[Collected data]
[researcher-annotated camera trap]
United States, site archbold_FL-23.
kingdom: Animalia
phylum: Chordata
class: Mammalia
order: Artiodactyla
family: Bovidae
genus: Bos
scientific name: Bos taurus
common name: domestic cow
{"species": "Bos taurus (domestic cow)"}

▸ **About this task**: Reproduce the data in full, exactly.

▸ **Task response**:
[researcher-annotated camera trap]
United States, site archbold_FL-23.
kingdom: Animalia
phylum: Chordata
class: Mammalia
order: Artiodactyla
family: Bovidae
genus: Bos
scientific name: Bos taurus
common name: domestic cow
{"species": "Bos taurus (domestic cow)"}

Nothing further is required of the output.